Ainda assim, a interferência entre antígenos continua sendo um desafio de formulação. Os fabricantes empregam adjuvantes proprietários e tecnologias de liberação escalonada para manter os títulos imunes para cada componente. Histórias de sucesso, como a Fostera Gold PCV MH, demonstram que misturas adequadamente formuladas podem deslocar os produtos monovalentes estabelecidos em menos de dois ciclos comerciais.

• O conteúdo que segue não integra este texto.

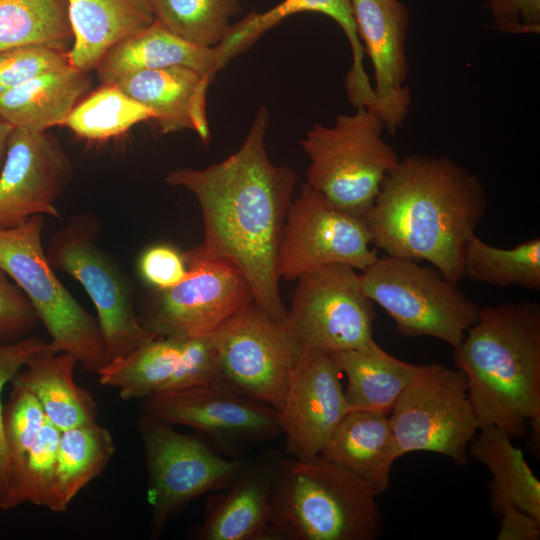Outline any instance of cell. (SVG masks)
<instances>
[{"instance_id":"obj_1","label":"cell","mask_w":540,"mask_h":540,"mask_svg":"<svg viewBox=\"0 0 540 540\" xmlns=\"http://www.w3.org/2000/svg\"><path fill=\"white\" fill-rule=\"evenodd\" d=\"M269 112L261 107L240 148L204 169L179 168L166 182L195 196L203 219V242L191 249L224 259L245 276L253 301L271 318L285 322L277 254L297 176L274 164L265 148Z\"/></svg>"},{"instance_id":"obj_2","label":"cell","mask_w":540,"mask_h":540,"mask_svg":"<svg viewBox=\"0 0 540 540\" xmlns=\"http://www.w3.org/2000/svg\"><path fill=\"white\" fill-rule=\"evenodd\" d=\"M487 207L481 180L464 166L413 154L386 175L363 219L378 250L429 262L458 283L466 244Z\"/></svg>"},{"instance_id":"obj_3","label":"cell","mask_w":540,"mask_h":540,"mask_svg":"<svg viewBox=\"0 0 540 540\" xmlns=\"http://www.w3.org/2000/svg\"><path fill=\"white\" fill-rule=\"evenodd\" d=\"M467 379L479 428L495 426L511 438L531 428L540 435V304L521 300L480 308L476 323L454 349Z\"/></svg>"},{"instance_id":"obj_4","label":"cell","mask_w":540,"mask_h":540,"mask_svg":"<svg viewBox=\"0 0 540 540\" xmlns=\"http://www.w3.org/2000/svg\"><path fill=\"white\" fill-rule=\"evenodd\" d=\"M376 495L321 455L280 458L274 493L277 540H374L382 530Z\"/></svg>"},{"instance_id":"obj_5","label":"cell","mask_w":540,"mask_h":540,"mask_svg":"<svg viewBox=\"0 0 540 540\" xmlns=\"http://www.w3.org/2000/svg\"><path fill=\"white\" fill-rule=\"evenodd\" d=\"M384 131L379 114L366 107L332 126L313 125L301 140L310 160L306 183L339 210L363 217L400 159Z\"/></svg>"},{"instance_id":"obj_6","label":"cell","mask_w":540,"mask_h":540,"mask_svg":"<svg viewBox=\"0 0 540 540\" xmlns=\"http://www.w3.org/2000/svg\"><path fill=\"white\" fill-rule=\"evenodd\" d=\"M42 215L0 229V269L22 290L46 327L52 353L71 354L90 372L107 363L98 322L56 276L42 246Z\"/></svg>"},{"instance_id":"obj_7","label":"cell","mask_w":540,"mask_h":540,"mask_svg":"<svg viewBox=\"0 0 540 540\" xmlns=\"http://www.w3.org/2000/svg\"><path fill=\"white\" fill-rule=\"evenodd\" d=\"M359 277L365 295L388 313L402 336L434 337L455 349L478 319V305L435 267L385 254Z\"/></svg>"},{"instance_id":"obj_8","label":"cell","mask_w":540,"mask_h":540,"mask_svg":"<svg viewBox=\"0 0 540 540\" xmlns=\"http://www.w3.org/2000/svg\"><path fill=\"white\" fill-rule=\"evenodd\" d=\"M139 431L148 475L151 535L159 537L168 521L193 500L227 488L247 461L221 456L200 437L143 413Z\"/></svg>"},{"instance_id":"obj_9","label":"cell","mask_w":540,"mask_h":540,"mask_svg":"<svg viewBox=\"0 0 540 540\" xmlns=\"http://www.w3.org/2000/svg\"><path fill=\"white\" fill-rule=\"evenodd\" d=\"M389 421L403 455L434 452L460 466L468 463V448L479 430L466 376L437 363L423 365L398 397Z\"/></svg>"},{"instance_id":"obj_10","label":"cell","mask_w":540,"mask_h":540,"mask_svg":"<svg viewBox=\"0 0 540 540\" xmlns=\"http://www.w3.org/2000/svg\"><path fill=\"white\" fill-rule=\"evenodd\" d=\"M297 281L284 325L302 352L359 349L374 341L377 314L356 269L328 264Z\"/></svg>"},{"instance_id":"obj_11","label":"cell","mask_w":540,"mask_h":540,"mask_svg":"<svg viewBox=\"0 0 540 540\" xmlns=\"http://www.w3.org/2000/svg\"><path fill=\"white\" fill-rule=\"evenodd\" d=\"M223 380L279 410L302 350L286 329L250 302L210 334Z\"/></svg>"},{"instance_id":"obj_12","label":"cell","mask_w":540,"mask_h":540,"mask_svg":"<svg viewBox=\"0 0 540 540\" xmlns=\"http://www.w3.org/2000/svg\"><path fill=\"white\" fill-rule=\"evenodd\" d=\"M183 254L188 266L185 278L171 288L156 290L138 314L155 337L207 336L253 301L251 288L235 265L192 250Z\"/></svg>"},{"instance_id":"obj_13","label":"cell","mask_w":540,"mask_h":540,"mask_svg":"<svg viewBox=\"0 0 540 540\" xmlns=\"http://www.w3.org/2000/svg\"><path fill=\"white\" fill-rule=\"evenodd\" d=\"M363 217L339 210L305 183L289 207L277 254L279 279L328 264L363 271L378 257Z\"/></svg>"},{"instance_id":"obj_14","label":"cell","mask_w":540,"mask_h":540,"mask_svg":"<svg viewBox=\"0 0 540 540\" xmlns=\"http://www.w3.org/2000/svg\"><path fill=\"white\" fill-rule=\"evenodd\" d=\"M143 413L199 432L224 451H238L282 435L278 411L224 380L143 399Z\"/></svg>"},{"instance_id":"obj_15","label":"cell","mask_w":540,"mask_h":540,"mask_svg":"<svg viewBox=\"0 0 540 540\" xmlns=\"http://www.w3.org/2000/svg\"><path fill=\"white\" fill-rule=\"evenodd\" d=\"M47 257L51 265L77 280L91 298L107 363L155 338L140 321L124 273L83 230L67 227L57 232L51 237Z\"/></svg>"},{"instance_id":"obj_16","label":"cell","mask_w":540,"mask_h":540,"mask_svg":"<svg viewBox=\"0 0 540 540\" xmlns=\"http://www.w3.org/2000/svg\"><path fill=\"white\" fill-rule=\"evenodd\" d=\"M104 386L123 400L178 391L222 381L210 334L202 337H155L98 372Z\"/></svg>"},{"instance_id":"obj_17","label":"cell","mask_w":540,"mask_h":540,"mask_svg":"<svg viewBox=\"0 0 540 540\" xmlns=\"http://www.w3.org/2000/svg\"><path fill=\"white\" fill-rule=\"evenodd\" d=\"M340 375L329 352L309 350L300 355L277 410L285 450L292 458L319 456L351 411Z\"/></svg>"},{"instance_id":"obj_18","label":"cell","mask_w":540,"mask_h":540,"mask_svg":"<svg viewBox=\"0 0 540 540\" xmlns=\"http://www.w3.org/2000/svg\"><path fill=\"white\" fill-rule=\"evenodd\" d=\"M71 174L68 156L46 132L14 128L0 170V229L34 215H61L54 203Z\"/></svg>"},{"instance_id":"obj_19","label":"cell","mask_w":540,"mask_h":540,"mask_svg":"<svg viewBox=\"0 0 540 540\" xmlns=\"http://www.w3.org/2000/svg\"><path fill=\"white\" fill-rule=\"evenodd\" d=\"M357 32L374 70L373 91L386 131L394 133L407 116L411 92L406 41L410 13L400 0H350Z\"/></svg>"},{"instance_id":"obj_20","label":"cell","mask_w":540,"mask_h":540,"mask_svg":"<svg viewBox=\"0 0 540 540\" xmlns=\"http://www.w3.org/2000/svg\"><path fill=\"white\" fill-rule=\"evenodd\" d=\"M280 456L247 461L236 479L207 501L202 521L192 530L197 540H277L274 493Z\"/></svg>"},{"instance_id":"obj_21","label":"cell","mask_w":540,"mask_h":540,"mask_svg":"<svg viewBox=\"0 0 540 540\" xmlns=\"http://www.w3.org/2000/svg\"><path fill=\"white\" fill-rule=\"evenodd\" d=\"M213 80L192 68L176 66L138 71L113 84L148 108L162 134L190 129L207 144V90Z\"/></svg>"},{"instance_id":"obj_22","label":"cell","mask_w":540,"mask_h":540,"mask_svg":"<svg viewBox=\"0 0 540 540\" xmlns=\"http://www.w3.org/2000/svg\"><path fill=\"white\" fill-rule=\"evenodd\" d=\"M360 479L376 495L390 484L394 462L404 456L389 416L351 410L320 454Z\"/></svg>"},{"instance_id":"obj_23","label":"cell","mask_w":540,"mask_h":540,"mask_svg":"<svg viewBox=\"0 0 540 540\" xmlns=\"http://www.w3.org/2000/svg\"><path fill=\"white\" fill-rule=\"evenodd\" d=\"M302 12L324 14L340 26L349 41L353 57L345 79L347 95L355 100L369 98L373 88L364 68V48L357 32L350 0H283L263 13H249L241 21L231 25L224 40L216 46L223 67L267 30L283 19Z\"/></svg>"},{"instance_id":"obj_24","label":"cell","mask_w":540,"mask_h":540,"mask_svg":"<svg viewBox=\"0 0 540 540\" xmlns=\"http://www.w3.org/2000/svg\"><path fill=\"white\" fill-rule=\"evenodd\" d=\"M73 42L70 65L89 72L106 53L156 19L148 0H67Z\"/></svg>"},{"instance_id":"obj_25","label":"cell","mask_w":540,"mask_h":540,"mask_svg":"<svg viewBox=\"0 0 540 540\" xmlns=\"http://www.w3.org/2000/svg\"><path fill=\"white\" fill-rule=\"evenodd\" d=\"M176 66L192 68L211 78L223 68L216 47L188 42L155 20L110 49L96 69L102 84H113L134 72Z\"/></svg>"},{"instance_id":"obj_26","label":"cell","mask_w":540,"mask_h":540,"mask_svg":"<svg viewBox=\"0 0 540 540\" xmlns=\"http://www.w3.org/2000/svg\"><path fill=\"white\" fill-rule=\"evenodd\" d=\"M87 73L67 64L32 78L0 96V117L37 133L62 125L89 89Z\"/></svg>"},{"instance_id":"obj_27","label":"cell","mask_w":540,"mask_h":540,"mask_svg":"<svg viewBox=\"0 0 540 540\" xmlns=\"http://www.w3.org/2000/svg\"><path fill=\"white\" fill-rule=\"evenodd\" d=\"M330 355L337 369L347 378L344 392L351 410L387 416L423 367L390 355L375 340L363 348L335 351Z\"/></svg>"},{"instance_id":"obj_28","label":"cell","mask_w":540,"mask_h":540,"mask_svg":"<svg viewBox=\"0 0 540 540\" xmlns=\"http://www.w3.org/2000/svg\"><path fill=\"white\" fill-rule=\"evenodd\" d=\"M77 360L68 353H52L46 347L35 354L12 382L30 390L46 418L61 431L95 423L97 405L91 393L73 377Z\"/></svg>"},{"instance_id":"obj_29","label":"cell","mask_w":540,"mask_h":540,"mask_svg":"<svg viewBox=\"0 0 540 540\" xmlns=\"http://www.w3.org/2000/svg\"><path fill=\"white\" fill-rule=\"evenodd\" d=\"M115 449L109 430L96 422L62 431L47 508L64 512L78 493L102 473Z\"/></svg>"},{"instance_id":"obj_30","label":"cell","mask_w":540,"mask_h":540,"mask_svg":"<svg viewBox=\"0 0 540 540\" xmlns=\"http://www.w3.org/2000/svg\"><path fill=\"white\" fill-rule=\"evenodd\" d=\"M468 454L492 473L490 486L510 497L523 512L540 522V481L525 460L522 449L495 426L479 428Z\"/></svg>"},{"instance_id":"obj_31","label":"cell","mask_w":540,"mask_h":540,"mask_svg":"<svg viewBox=\"0 0 540 540\" xmlns=\"http://www.w3.org/2000/svg\"><path fill=\"white\" fill-rule=\"evenodd\" d=\"M462 274L475 283L539 290L540 239L534 237L504 249L487 244L475 234L464 250Z\"/></svg>"},{"instance_id":"obj_32","label":"cell","mask_w":540,"mask_h":540,"mask_svg":"<svg viewBox=\"0 0 540 540\" xmlns=\"http://www.w3.org/2000/svg\"><path fill=\"white\" fill-rule=\"evenodd\" d=\"M70 39L67 0H0V51L24 45L65 50Z\"/></svg>"},{"instance_id":"obj_33","label":"cell","mask_w":540,"mask_h":540,"mask_svg":"<svg viewBox=\"0 0 540 540\" xmlns=\"http://www.w3.org/2000/svg\"><path fill=\"white\" fill-rule=\"evenodd\" d=\"M155 19L175 35L202 47H216L239 14L241 0H148Z\"/></svg>"},{"instance_id":"obj_34","label":"cell","mask_w":540,"mask_h":540,"mask_svg":"<svg viewBox=\"0 0 540 540\" xmlns=\"http://www.w3.org/2000/svg\"><path fill=\"white\" fill-rule=\"evenodd\" d=\"M153 113L115 84L103 86L76 104L62 125L88 140H106L123 134Z\"/></svg>"},{"instance_id":"obj_35","label":"cell","mask_w":540,"mask_h":540,"mask_svg":"<svg viewBox=\"0 0 540 540\" xmlns=\"http://www.w3.org/2000/svg\"><path fill=\"white\" fill-rule=\"evenodd\" d=\"M45 420L46 416L36 396L26 387L12 382L10 397L3 409V430L14 503L16 484Z\"/></svg>"},{"instance_id":"obj_36","label":"cell","mask_w":540,"mask_h":540,"mask_svg":"<svg viewBox=\"0 0 540 540\" xmlns=\"http://www.w3.org/2000/svg\"><path fill=\"white\" fill-rule=\"evenodd\" d=\"M61 433L62 431L46 418L16 484V506L29 502L48 507Z\"/></svg>"},{"instance_id":"obj_37","label":"cell","mask_w":540,"mask_h":540,"mask_svg":"<svg viewBox=\"0 0 540 540\" xmlns=\"http://www.w3.org/2000/svg\"><path fill=\"white\" fill-rule=\"evenodd\" d=\"M47 342L29 336L18 341L0 344V510L15 507L8 454L3 430L2 392L5 385L12 382L17 373L38 352L43 350Z\"/></svg>"},{"instance_id":"obj_38","label":"cell","mask_w":540,"mask_h":540,"mask_svg":"<svg viewBox=\"0 0 540 540\" xmlns=\"http://www.w3.org/2000/svg\"><path fill=\"white\" fill-rule=\"evenodd\" d=\"M67 52L44 45L0 51V96L40 74L70 64Z\"/></svg>"},{"instance_id":"obj_39","label":"cell","mask_w":540,"mask_h":540,"mask_svg":"<svg viewBox=\"0 0 540 540\" xmlns=\"http://www.w3.org/2000/svg\"><path fill=\"white\" fill-rule=\"evenodd\" d=\"M39 318L22 290L0 269V344L18 341L30 333Z\"/></svg>"},{"instance_id":"obj_40","label":"cell","mask_w":540,"mask_h":540,"mask_svg":"<svg viewBox=\"0 0 540 540\" xmlns=\"http://www.w3.org/2000/svg\"><path fill=\"white\" fill-rule=\"evenodd\" d=\"M142 278L156 290H165L181 282L188 271L184 254L166 244L146 249L139 259Z\"/></svg>"},{"instance_id":"obj_41","label":"cell","mask_w":540,"mask_h":540,"mask_svg":"<svg viewBox=\"0 0 540 540\" xmlns=\"http://www.w3.org/2000/svg\"><path fill=\"white\" fill-rule=\"evenodd\" d=\"M493 26L506 34L539 35L540 0H485Z\"/></svg>"},{"instance_id":"obj_42","label":"cell","mask_w":540,"mask_h":540,"mask_svg":"<svg viewBox=\"0 0 540 540\" xmlns=\"http://www.w3.org/2000/svg\"><path fill=\"white\" fill-rule=\"evenodd\" d=\"M491 509L500 519L497 540H538L540 522L523 512L505 493L489 485Z\"/></svg>"},{"instance_id":"obj_43","label":"cell","mask_w":540,"mask_h":540,"mask_svg":"<svg viewBox=\"0 0 540 540\" xmlns=\"http://www.w3.org/2000/svg\"><path fill=\"white\" fill-rule=\"evenodd\" d=\"M15 127L0 117V164L6 154L9 137Z\"/></svg>"}]
</instances>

Por Via de Administração: Em Direção à Imunidade de Rebanho
A administração intramuscular reteve 45,74% do uso em 2025 porque os efeitos de depósito prolongam a exposição ao antígeno. No entanto, as modalidades oral e intranasal, que se expandem a uma taxa de 15,31% ao ano, desbloqueiam a imunidade de rebanho onde as injeções individuais são antieconômicas. Ensaios dinamarqueses demonstraram que a vacinação oral contra PRRS alcançou 81% de soroconversão com 70% menos custos de mão de obra, tornando a abordagem atraente para instalações de terminação. Os sistemas intradérmicos sem agulha reduzem o estresse no manejo e diminuem o tempo de soroconversão em 15–20%, indicando uma vantagem de eficácia orientada pela via que pode conferir poder de precificação. À medida que essas alternativas amadurecem, o mercado de vacinas suínas se diversificará além das agulhas tradicionais, especialmente em mercados que enfrentam escassez crônica de mão de obra.

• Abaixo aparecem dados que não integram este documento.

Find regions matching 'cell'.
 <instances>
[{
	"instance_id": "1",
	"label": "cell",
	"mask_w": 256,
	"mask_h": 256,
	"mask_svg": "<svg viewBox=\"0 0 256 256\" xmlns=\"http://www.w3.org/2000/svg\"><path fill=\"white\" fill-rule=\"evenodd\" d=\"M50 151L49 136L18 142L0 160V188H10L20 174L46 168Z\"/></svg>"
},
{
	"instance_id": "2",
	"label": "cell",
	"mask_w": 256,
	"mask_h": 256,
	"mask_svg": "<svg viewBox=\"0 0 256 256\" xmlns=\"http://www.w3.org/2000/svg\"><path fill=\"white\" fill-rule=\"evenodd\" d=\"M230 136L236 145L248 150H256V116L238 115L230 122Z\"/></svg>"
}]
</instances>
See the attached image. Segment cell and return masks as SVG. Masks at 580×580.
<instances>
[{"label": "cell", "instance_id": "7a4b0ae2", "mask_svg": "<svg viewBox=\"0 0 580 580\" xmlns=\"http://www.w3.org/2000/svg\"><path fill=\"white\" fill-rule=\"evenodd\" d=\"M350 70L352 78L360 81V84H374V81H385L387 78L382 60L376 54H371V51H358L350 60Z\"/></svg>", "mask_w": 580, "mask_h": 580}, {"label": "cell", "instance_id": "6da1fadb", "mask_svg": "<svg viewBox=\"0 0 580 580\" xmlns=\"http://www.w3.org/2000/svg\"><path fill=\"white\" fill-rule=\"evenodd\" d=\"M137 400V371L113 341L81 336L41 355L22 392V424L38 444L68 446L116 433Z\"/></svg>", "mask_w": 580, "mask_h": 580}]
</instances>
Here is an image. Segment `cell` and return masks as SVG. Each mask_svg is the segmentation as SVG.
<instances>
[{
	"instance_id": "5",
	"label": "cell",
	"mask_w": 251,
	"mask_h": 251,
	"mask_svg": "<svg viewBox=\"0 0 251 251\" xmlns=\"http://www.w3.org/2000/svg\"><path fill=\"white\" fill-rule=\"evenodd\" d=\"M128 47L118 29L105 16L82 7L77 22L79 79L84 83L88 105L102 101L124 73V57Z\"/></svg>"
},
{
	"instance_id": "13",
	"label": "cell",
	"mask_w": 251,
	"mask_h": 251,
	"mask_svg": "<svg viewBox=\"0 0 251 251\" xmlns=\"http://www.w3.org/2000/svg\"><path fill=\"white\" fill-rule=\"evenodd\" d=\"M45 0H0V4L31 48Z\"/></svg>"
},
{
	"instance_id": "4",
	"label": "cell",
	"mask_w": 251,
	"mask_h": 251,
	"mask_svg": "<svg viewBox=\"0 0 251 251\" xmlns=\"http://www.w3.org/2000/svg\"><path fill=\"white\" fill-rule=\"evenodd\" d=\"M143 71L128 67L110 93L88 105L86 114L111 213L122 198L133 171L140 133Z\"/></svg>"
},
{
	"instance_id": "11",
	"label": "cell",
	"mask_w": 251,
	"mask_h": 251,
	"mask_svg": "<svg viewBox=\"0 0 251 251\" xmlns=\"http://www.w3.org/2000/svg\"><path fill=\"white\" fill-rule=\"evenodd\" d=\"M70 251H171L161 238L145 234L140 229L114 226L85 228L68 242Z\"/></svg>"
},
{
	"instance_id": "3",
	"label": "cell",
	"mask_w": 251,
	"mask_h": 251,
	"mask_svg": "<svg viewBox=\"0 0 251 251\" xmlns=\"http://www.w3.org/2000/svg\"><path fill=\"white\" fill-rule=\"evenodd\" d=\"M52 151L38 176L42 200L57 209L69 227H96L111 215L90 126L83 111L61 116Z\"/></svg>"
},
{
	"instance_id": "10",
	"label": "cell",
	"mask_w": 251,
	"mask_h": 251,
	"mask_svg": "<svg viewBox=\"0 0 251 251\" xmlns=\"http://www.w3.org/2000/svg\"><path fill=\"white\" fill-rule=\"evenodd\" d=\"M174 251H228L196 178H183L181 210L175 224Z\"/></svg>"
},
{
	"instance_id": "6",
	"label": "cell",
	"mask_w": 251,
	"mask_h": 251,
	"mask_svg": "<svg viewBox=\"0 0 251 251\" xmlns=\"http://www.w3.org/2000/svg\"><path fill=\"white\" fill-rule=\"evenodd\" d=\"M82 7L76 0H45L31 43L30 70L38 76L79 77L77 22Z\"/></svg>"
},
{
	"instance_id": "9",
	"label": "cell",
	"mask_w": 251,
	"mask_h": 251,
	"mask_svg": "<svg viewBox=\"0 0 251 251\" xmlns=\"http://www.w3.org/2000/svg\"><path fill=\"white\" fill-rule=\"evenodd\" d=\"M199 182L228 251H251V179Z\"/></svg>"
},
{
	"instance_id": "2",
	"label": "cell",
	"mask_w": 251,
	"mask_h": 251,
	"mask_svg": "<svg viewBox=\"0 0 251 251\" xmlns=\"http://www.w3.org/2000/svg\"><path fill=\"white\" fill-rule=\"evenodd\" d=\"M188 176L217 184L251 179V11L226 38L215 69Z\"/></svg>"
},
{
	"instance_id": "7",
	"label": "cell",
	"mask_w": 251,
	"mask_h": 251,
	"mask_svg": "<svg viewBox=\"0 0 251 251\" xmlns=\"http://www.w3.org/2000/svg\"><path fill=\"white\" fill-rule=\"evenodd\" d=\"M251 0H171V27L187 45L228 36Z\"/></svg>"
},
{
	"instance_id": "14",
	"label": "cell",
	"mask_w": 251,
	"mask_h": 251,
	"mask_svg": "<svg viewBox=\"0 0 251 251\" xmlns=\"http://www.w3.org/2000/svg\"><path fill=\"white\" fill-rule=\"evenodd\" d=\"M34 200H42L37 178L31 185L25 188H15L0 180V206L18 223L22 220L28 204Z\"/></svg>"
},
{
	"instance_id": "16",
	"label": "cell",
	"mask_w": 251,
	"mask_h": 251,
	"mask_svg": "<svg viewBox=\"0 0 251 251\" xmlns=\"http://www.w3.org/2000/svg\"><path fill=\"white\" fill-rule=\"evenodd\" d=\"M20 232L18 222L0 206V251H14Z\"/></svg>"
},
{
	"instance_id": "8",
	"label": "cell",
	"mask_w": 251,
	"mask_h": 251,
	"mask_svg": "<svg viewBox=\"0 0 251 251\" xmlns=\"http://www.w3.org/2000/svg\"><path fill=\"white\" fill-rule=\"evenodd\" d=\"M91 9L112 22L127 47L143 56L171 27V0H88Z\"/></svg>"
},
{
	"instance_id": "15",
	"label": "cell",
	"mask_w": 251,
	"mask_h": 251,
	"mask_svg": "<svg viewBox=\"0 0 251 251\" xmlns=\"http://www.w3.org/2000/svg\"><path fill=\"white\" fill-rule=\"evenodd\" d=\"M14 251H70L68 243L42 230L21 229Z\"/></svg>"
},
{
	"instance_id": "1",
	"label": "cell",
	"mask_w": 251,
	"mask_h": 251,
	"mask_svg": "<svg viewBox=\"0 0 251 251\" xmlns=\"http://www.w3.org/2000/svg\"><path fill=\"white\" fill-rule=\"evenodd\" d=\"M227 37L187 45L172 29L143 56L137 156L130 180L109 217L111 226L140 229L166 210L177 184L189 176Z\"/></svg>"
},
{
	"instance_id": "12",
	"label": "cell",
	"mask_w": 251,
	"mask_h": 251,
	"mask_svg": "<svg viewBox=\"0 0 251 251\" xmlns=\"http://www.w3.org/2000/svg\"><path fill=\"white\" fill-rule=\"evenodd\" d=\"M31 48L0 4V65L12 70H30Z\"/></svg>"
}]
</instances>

Por Canal de Distribuição: As Clínicas Ganham Terreno
Os hospitais veterinários responderam por 38,46% da receita de 2025, principalmente devido às compras em grande volume por grandes integradores. As clínicas, crescendo a uma taxa de 13,25% ao ano, preenchem lacunas em regiões descentralizadas onde veterinários móveis combinam diagnósticos e dosagem no mesmo dia. Uma pesquisa do Conselho Nacional de Suinocultura revelou que 34% dos produtores norte-americanos com menos de 1.000 cabeças agora dependem de clínicas móveis, ante 22% em 2020. O comércio digital acrescenta outro elemento: plataformas de venda direta para fazendas registraram USD 47 milhões em vendas de vacinas suínas em 2025, reduzindo as margens de distribuição e promovendo a transparência de preços. A fluidez dos canais, em última análise, apoia uma penetração de mercado mais ampla das vacinas suínas ao adequar os modelos de serviço à escala da fazenda.

Análise Geográfica
A América do Norte contribuiu com 38,35% da receita de 2025, ancorada pelo inventário de 74 milhões de cabeças dos Estados Unidos e por sistemas verticalmente integrados orientados à exportação. A transição do Canadá para a produção sem antibióticos está alinhada com os mandatos dos processadores norte-americanos, impulsionando as vendas de PRRS e PCV para crescimento de dois dígitos durante 2024-2025. O aumento de 6% na produção de carne suína do México em 2025 reflete o processamento próximo ao mercado consumidor; no entanto, a penetração de vacinas permanece abaixo de 50% entre os pequenos produtores devido a restrições de crédito. As restrições antimicrobianas da FDA, em vigor desde 2024, converterão as vacinas na ferramenta padrão de prevenção de doenças, enquanto o investimento de USD 120 milhões da Zoetis em uma planta de biológicos em Michigan expandirá a capacidade regional em 30% até 2027.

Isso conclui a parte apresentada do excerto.